▶ Questions on scene geometry
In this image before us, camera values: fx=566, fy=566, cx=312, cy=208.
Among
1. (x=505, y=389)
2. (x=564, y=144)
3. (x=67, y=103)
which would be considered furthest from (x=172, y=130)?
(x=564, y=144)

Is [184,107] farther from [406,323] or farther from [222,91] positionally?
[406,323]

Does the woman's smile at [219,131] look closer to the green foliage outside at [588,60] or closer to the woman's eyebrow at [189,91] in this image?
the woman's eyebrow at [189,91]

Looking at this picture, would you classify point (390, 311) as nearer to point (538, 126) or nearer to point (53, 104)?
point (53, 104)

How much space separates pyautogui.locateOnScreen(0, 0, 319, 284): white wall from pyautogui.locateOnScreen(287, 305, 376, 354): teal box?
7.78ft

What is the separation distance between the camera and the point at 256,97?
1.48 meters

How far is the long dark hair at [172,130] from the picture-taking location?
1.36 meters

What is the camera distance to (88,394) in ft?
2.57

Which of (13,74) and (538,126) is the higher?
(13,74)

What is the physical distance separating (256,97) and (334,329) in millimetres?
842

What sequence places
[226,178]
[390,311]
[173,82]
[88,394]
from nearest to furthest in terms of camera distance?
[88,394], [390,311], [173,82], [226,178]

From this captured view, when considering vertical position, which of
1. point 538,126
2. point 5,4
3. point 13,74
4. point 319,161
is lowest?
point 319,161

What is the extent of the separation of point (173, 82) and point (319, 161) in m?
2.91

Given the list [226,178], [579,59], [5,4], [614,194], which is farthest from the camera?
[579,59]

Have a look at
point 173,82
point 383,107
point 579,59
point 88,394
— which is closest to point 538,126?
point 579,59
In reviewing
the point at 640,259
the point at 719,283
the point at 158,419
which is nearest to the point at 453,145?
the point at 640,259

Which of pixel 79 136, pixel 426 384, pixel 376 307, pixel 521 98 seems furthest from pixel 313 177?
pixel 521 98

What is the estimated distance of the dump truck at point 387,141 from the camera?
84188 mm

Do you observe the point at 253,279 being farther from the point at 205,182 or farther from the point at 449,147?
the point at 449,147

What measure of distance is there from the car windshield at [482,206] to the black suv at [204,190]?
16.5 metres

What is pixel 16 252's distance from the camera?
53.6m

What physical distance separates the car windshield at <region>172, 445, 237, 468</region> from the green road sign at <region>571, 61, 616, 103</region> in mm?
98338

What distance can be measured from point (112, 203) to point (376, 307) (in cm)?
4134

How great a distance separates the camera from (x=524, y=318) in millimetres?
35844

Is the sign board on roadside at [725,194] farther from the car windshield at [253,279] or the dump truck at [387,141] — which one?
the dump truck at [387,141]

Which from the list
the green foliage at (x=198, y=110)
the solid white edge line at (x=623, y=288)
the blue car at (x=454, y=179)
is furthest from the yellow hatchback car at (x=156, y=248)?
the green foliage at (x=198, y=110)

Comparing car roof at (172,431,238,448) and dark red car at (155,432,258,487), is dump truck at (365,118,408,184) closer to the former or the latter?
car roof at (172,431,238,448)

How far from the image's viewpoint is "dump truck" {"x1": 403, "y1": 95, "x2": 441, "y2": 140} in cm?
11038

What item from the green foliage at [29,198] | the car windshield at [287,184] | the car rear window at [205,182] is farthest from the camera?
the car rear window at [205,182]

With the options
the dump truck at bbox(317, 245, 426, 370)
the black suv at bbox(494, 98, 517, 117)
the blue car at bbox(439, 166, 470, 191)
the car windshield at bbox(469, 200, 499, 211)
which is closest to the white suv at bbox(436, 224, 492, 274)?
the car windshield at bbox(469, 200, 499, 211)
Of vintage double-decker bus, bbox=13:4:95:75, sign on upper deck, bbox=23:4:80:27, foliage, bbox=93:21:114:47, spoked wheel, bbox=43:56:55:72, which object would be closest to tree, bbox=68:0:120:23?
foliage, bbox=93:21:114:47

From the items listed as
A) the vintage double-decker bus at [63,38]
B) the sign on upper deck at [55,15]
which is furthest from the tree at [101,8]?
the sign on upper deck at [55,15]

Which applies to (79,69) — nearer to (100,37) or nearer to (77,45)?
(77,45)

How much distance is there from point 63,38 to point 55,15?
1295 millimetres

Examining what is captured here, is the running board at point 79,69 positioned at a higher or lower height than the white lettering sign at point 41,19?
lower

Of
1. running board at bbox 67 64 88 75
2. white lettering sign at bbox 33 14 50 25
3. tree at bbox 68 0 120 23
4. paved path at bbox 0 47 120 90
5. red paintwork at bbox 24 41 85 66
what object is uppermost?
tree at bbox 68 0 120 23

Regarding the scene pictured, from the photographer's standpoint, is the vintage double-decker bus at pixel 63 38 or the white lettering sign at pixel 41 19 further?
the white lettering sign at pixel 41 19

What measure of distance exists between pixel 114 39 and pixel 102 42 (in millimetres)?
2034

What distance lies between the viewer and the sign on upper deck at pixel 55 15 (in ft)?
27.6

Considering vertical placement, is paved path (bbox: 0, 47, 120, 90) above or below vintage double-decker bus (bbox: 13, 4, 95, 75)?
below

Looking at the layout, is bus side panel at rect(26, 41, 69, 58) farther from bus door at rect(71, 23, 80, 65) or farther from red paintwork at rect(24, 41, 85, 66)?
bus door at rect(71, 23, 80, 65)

---

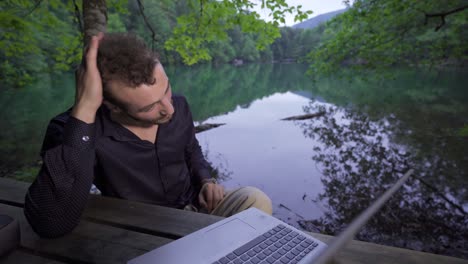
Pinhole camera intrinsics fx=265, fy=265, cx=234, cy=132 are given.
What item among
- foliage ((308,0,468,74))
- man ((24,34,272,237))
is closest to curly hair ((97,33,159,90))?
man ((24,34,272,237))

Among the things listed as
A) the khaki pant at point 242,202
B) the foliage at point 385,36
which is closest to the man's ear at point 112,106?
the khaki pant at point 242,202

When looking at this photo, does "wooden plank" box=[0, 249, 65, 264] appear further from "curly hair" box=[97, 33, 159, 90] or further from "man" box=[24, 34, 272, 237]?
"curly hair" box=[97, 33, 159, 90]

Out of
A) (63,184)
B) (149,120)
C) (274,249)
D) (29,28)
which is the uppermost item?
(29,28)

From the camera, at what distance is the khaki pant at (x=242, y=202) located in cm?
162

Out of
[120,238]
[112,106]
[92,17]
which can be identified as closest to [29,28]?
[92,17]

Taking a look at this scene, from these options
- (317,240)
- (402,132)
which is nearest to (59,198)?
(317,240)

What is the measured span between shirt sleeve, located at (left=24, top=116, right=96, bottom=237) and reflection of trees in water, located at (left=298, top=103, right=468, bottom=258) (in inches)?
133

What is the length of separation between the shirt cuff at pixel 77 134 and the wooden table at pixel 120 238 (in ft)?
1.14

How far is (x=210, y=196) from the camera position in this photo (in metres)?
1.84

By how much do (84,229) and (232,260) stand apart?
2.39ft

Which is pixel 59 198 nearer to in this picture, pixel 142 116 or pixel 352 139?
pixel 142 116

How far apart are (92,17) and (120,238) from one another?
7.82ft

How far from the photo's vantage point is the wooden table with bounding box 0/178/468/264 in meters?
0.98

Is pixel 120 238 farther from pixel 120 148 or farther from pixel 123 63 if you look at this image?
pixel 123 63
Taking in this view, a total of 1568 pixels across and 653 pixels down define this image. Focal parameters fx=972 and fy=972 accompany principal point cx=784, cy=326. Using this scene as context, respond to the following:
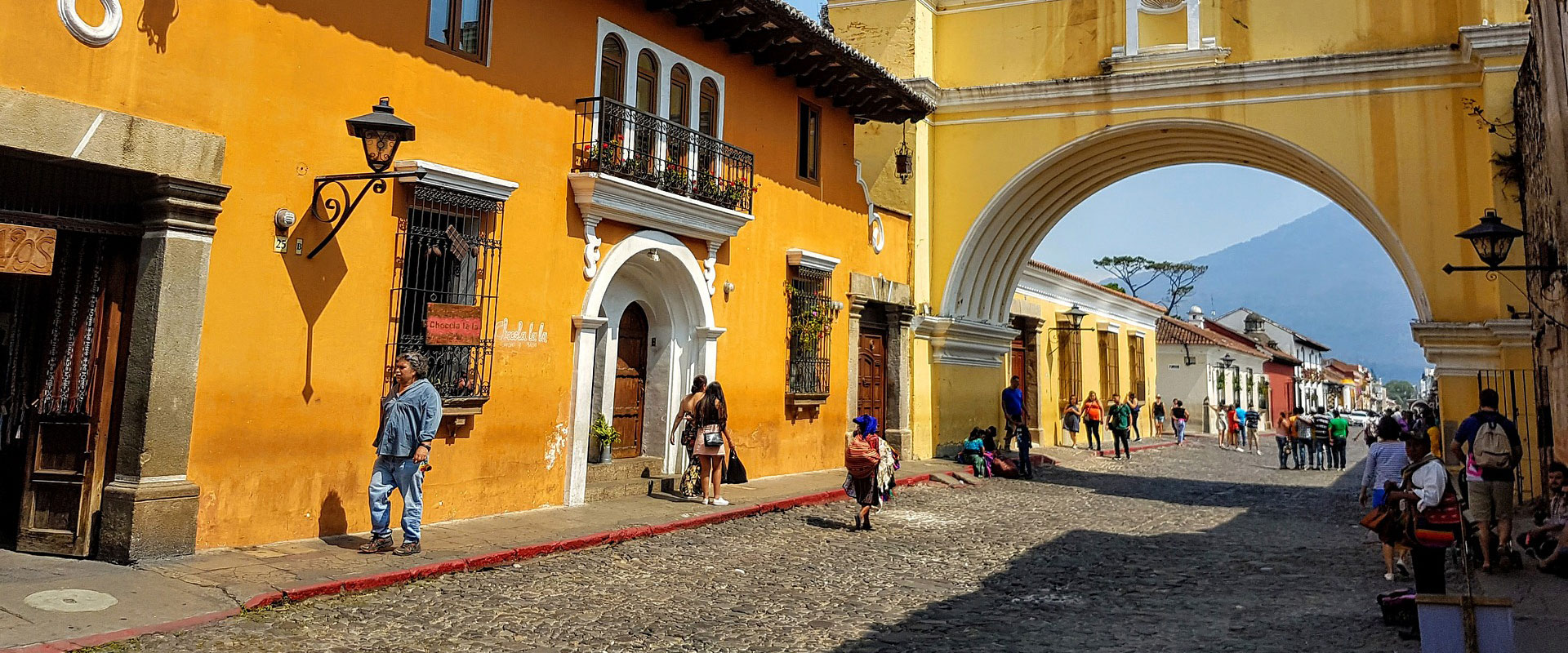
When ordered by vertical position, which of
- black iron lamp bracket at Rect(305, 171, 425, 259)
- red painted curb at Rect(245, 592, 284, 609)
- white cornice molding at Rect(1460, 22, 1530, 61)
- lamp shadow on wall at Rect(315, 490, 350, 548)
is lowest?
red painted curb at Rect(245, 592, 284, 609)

▶ TASK PROMPT
Count the lines in the entries that contain the string "windshield", treating uppercase and lowercase as different. Give only the number.

▶ THE COMPLETED TASK
6